Implementing the Report

Audience questions focused on implementing the report's conclusions and recommendations. Calling the issue of rural poverty as important as that of debt relief, Al-Sultan noted the difficulty of getting rural agricultural programs onto the agenda of developing countries' governments. But he also noted that, after a long period of budgetary restraint, some developed countries have a renewed interest in foreign development aid.

A full discussion period followed the report's presentation. John Westley of IFAD began by announcing that the report (which had been presented two days earlier to United Nations officials) would also be presented to several donor countries in the next weeks and then to aid recipient countries.

"If we continue our short-term view, more people will die."Peter McPherson, President, Michigan State University; co-chair of the Partnership to Cut Hunger in
Africa

Asserting that agricultural aid has been neglected inadvertently in foreign aid budgets of the last decade, Peter McPherson called for an "NIH-like" professional approach to the problem of increasing agricultural productivity worldwide. McPherson said that U.S. Secretary of State Colin Powell is deeply interested in African affairs and will be receptive to such an approach. "The technological capabilities for food production are just exploding," said McPherson. "But if we continue our short-term view, more people will die."

David Beckmann announced that a recent Bread for the World survey showed that 83% of the American public wants the U.S. government to support the effort to halve global poverty by 2015–and is willing to pay $50/person annually to accomplish it. He said that $4 billion in additional and effective poverty reduction assistance ($1 billion more from the United States) would ensure reaching that goal, and he added that he is hopeful both the Bush administration as well as Senator Jesse Helms (R-NC) will be open to this initiative. "We need institutional reforms, too, said Beckmann, "but money is a clear sign of will to alleviate this problem."

Rajul Pandya Lorch called the IFAD report the clearest and most compelling report to date on rural poverty and how to eradicate it. However, she was pessimistic–given the intractability of global rural food insecurity–that the Millennium Summit goal could be reached. Pandya Lorch noted that food insecurity is entrenched in Asia and has doubled in sub-Saharan Africa since the 1970s. She also cited urbanization, HIV/AIDS, and globalization as major developments that could block poverty eradication efforts.

"Looking for Openings"

Responding to audience questions, Beckmann said that the IFAD report's proposals were entirely consistent with President Bush's platform of "compassionate conservatism." And he defended his openness to working with Senator Helms, saying that Helms' staff members have told him the Senator wants to reform the U.S. Agency for International Development, not eliminate it. "I'm hopeful, not optimistic," said Beckmann. "We're looking for openings."

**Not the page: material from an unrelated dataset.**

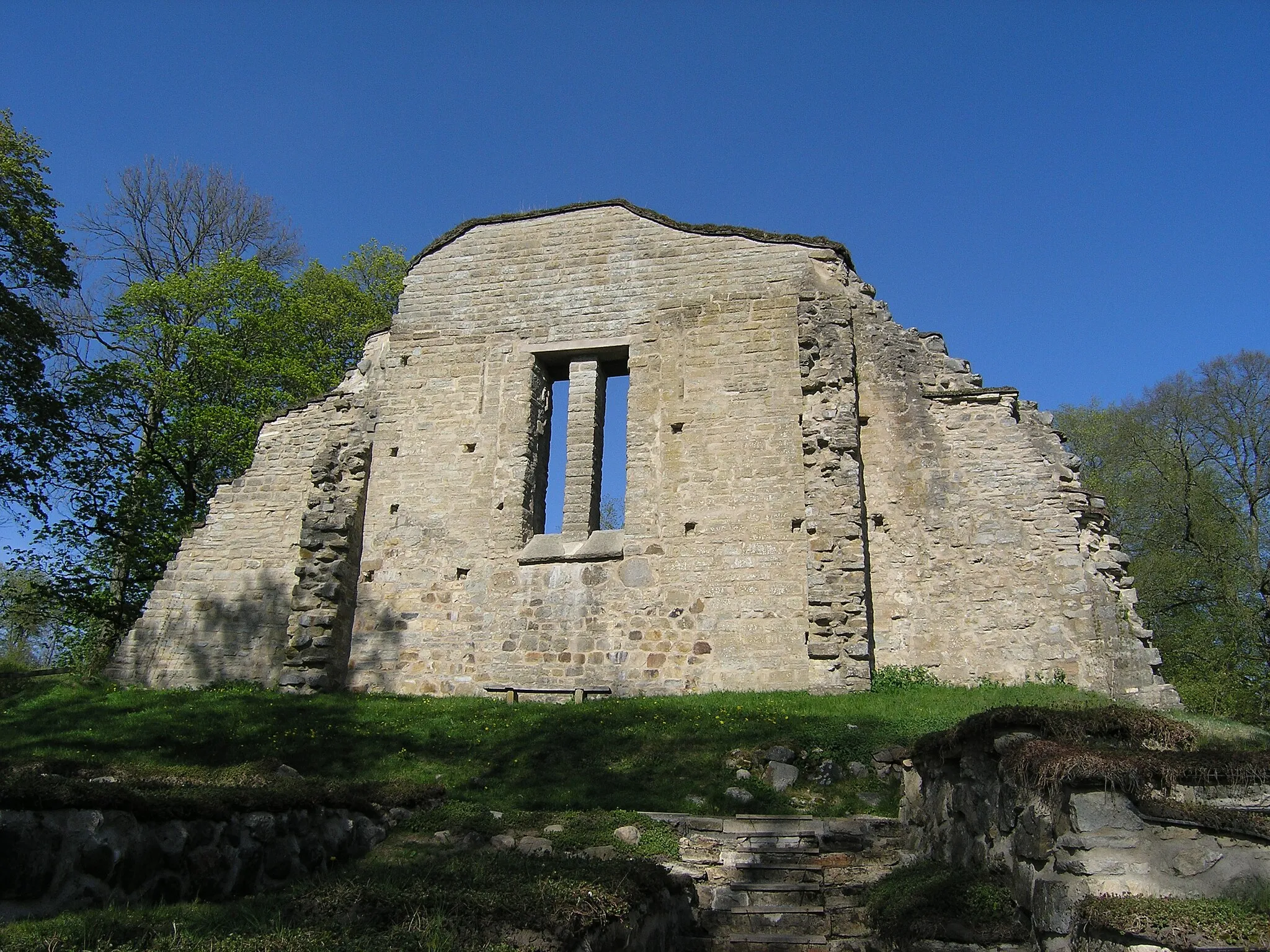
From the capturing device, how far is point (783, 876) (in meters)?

George McGovern echoed Beckmann's optimism and added that there has never been a better time to launch an effort to eradicate poverty. McGovern said that, while $16 billion in productivity is lost annually because of world hunger, $6-8 billion yearly would end it. "There is a real possibility that the kind of interesting common sense proposals heard today could be sold to the U.S. government and my UN colleagues," added McGovern.

All participants agreed with Pandya Lorch that, while foreign aid is welcome, the real goal is agricultural self-sufficiency for developing countries. She added that there must be a strong element of community participation from the beginning in any new program of agricultural assistance. Wesley of IFAD said that the report will be presented to aid-recipient countries precisely to generate such self-initiative. Beckmann concluded by lauding the IFAD report's case studies highlighting programs that increased productivity and political empowerment for the world's poor. He said that groups representing the poor must push from below for poverty reduction strategies that are not business as usual.